Once the brain map is analyzed, the client again plugs into the machine and watches his or her brain wave activity, broken into four brain wave states, depicted as colored bars in a graph on screen. The task: to figure out how to change the mental state to move the bars to a specific posi­tion.

For an athlete training for compe­ti­tion, that posi­tion is often a deli­cate balance between intense focus and relax­ation.

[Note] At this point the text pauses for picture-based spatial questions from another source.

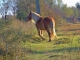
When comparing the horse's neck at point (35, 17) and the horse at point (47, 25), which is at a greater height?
the horse's neck at point (35, 17)

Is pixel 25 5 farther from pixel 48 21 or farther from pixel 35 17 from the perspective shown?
pixel 48 21

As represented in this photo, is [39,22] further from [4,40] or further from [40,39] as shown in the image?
[4,40]

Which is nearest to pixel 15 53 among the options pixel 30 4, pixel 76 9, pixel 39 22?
pixel 39 22

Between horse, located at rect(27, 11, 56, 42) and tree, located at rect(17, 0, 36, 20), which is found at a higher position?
tree, located at rect(17, 0, 36, 20)

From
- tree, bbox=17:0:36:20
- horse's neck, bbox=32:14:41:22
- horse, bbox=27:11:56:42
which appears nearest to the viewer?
horse, bbox=27:11:56:42

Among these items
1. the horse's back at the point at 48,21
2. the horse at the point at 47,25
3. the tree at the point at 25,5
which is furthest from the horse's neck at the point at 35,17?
the tree at the point at 25,5

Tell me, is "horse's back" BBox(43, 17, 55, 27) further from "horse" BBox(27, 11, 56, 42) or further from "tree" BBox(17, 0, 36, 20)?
"tree" BBox(17, 0, 36, 20)

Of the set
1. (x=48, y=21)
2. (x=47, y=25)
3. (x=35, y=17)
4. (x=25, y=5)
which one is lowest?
(x=47, y=25)

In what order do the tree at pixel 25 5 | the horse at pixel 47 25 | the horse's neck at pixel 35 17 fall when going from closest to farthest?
the horse at pixel 47 25 → the horse's neck at pixel 35 17 → the tree at pixel 25 5

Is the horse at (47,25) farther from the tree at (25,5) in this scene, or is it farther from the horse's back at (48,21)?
the tree at (25,5)

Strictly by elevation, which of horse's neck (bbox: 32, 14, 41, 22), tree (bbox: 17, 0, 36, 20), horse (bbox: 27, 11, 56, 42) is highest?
tree (bbox: 17, 0, 36, 20)

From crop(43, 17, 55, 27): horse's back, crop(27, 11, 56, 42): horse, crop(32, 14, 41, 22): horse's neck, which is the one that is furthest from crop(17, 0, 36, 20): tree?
crop(43, 17, 55, 27): horse's back

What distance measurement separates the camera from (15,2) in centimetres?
3919

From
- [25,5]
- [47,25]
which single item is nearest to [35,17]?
[47,25]
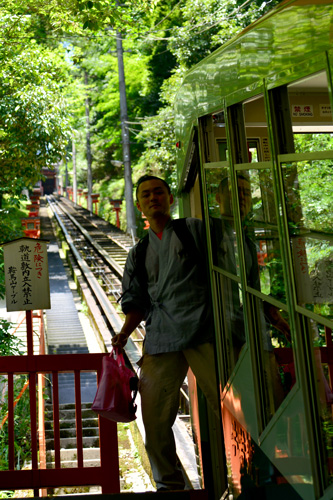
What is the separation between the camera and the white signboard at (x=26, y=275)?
4539mm

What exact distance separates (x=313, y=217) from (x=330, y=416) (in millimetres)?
611

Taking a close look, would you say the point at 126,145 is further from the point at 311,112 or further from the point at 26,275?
the point at 311,112

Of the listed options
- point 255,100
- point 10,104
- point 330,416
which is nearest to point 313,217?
point 330,416

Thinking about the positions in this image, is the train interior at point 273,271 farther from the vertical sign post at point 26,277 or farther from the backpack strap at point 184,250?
the vertical sign post at point 26,277

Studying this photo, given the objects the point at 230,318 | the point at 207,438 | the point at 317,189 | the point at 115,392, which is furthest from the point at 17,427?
the point at 317,189

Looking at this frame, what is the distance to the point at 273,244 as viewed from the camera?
7.33 ft

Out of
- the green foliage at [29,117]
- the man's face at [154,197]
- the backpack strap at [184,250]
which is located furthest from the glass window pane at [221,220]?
the green foliage at [29,117]

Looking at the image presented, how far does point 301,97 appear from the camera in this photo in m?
2.49

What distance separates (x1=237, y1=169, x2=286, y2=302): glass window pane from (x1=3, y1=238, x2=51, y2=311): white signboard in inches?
93.1

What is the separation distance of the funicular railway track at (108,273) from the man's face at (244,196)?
10.2 feet

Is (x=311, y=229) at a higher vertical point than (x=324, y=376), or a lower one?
higher

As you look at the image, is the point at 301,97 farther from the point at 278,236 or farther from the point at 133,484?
the point at 133,484

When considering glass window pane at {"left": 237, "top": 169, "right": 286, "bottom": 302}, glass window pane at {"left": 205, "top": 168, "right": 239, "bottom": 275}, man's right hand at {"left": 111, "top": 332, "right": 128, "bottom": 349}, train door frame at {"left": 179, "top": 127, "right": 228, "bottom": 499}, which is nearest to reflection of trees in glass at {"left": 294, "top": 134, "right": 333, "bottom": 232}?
glass window pane at {"left": 237, "top": 169, "right": 286, "bottom": 302}

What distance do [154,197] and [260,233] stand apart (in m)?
1.21
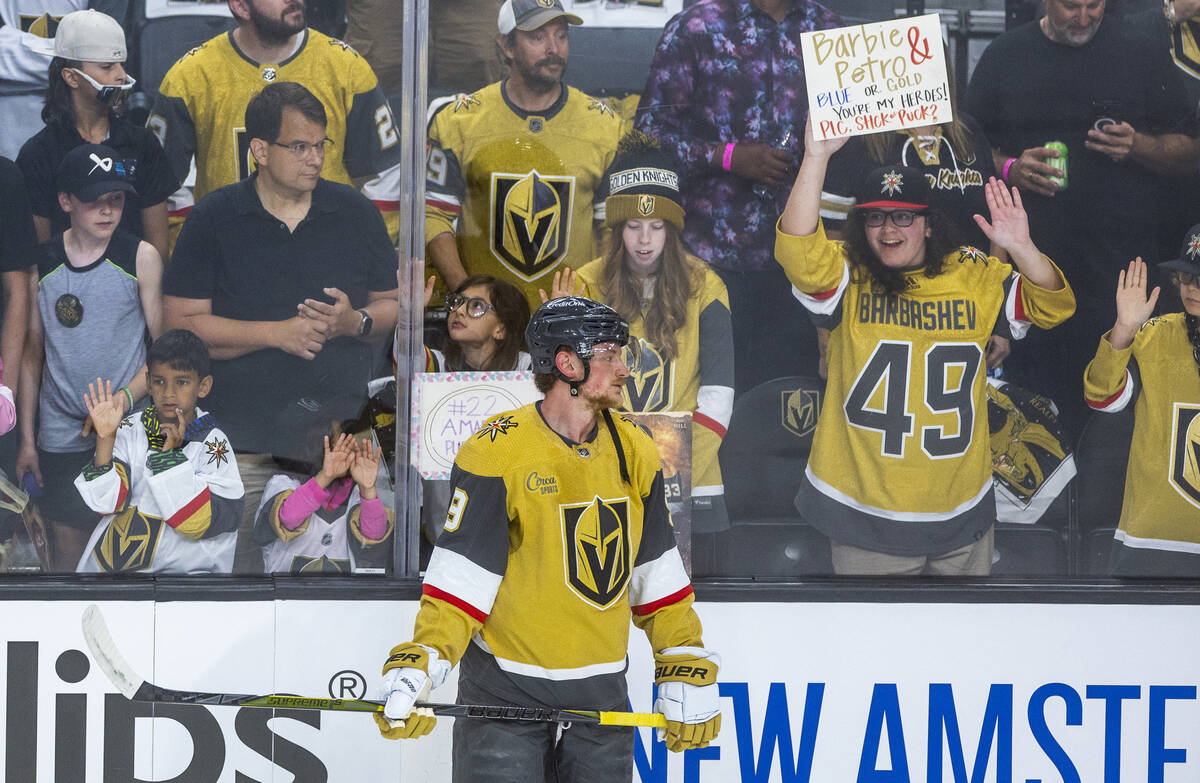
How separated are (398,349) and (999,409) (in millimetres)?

An athlete must be able to focus, focus, focus, let go, relax, execute,” says Stock­dale. “It’s a combi­na­tion of being relaxed and focused at the same time.”

Denise Trease, a psychother­a­pist who lives in Reno, Nev., has been there.

For years, the 50-year-old elite skydiver went through the same mental routine every time she prepared to jump from a plane. She’d begin second-guessing herself.

When Trease’s initial brain map showed jagged peaks of theta waves, and low valleys of beta waves, she began training to reverse the trend, hooking herself to a neuro­feed­back machine three days a week for three weeks.

She was shocked by the results.

After the first day, I was driving home and I just felt this little lift,” she recalls.

Today, she no longer has to use a machine to find that zone. It comes auto­mat­i­cally, she says.

Tim Conrad, of the U.S. Olympic Committee, also believes neuro­feed­back is promising. But until prices decrease and the units get more portable, he doubts use will become wide­spread.

Shugerman’s Neurosearch-24, manu­fac­tured by Boulder-based Lexicor Medical Tech­nolo­gies, runs a hefty $13,000, including the brain-mapping soft­ware. A session with a licensed neuro­feed­back prac­ti­tioner with access to such a machine runs about $100 to $125 per session, plus $500 for the map.

Simpler units which plug into a personal computer, such as the Peak Achieve­ment Trainer used at the U.S. Olympic training center, run about $3,000.

And a portable Sport­sLink light and sound machine like Twight’s (not tech­ni­cally a neuro­feed­back machine) costs $295.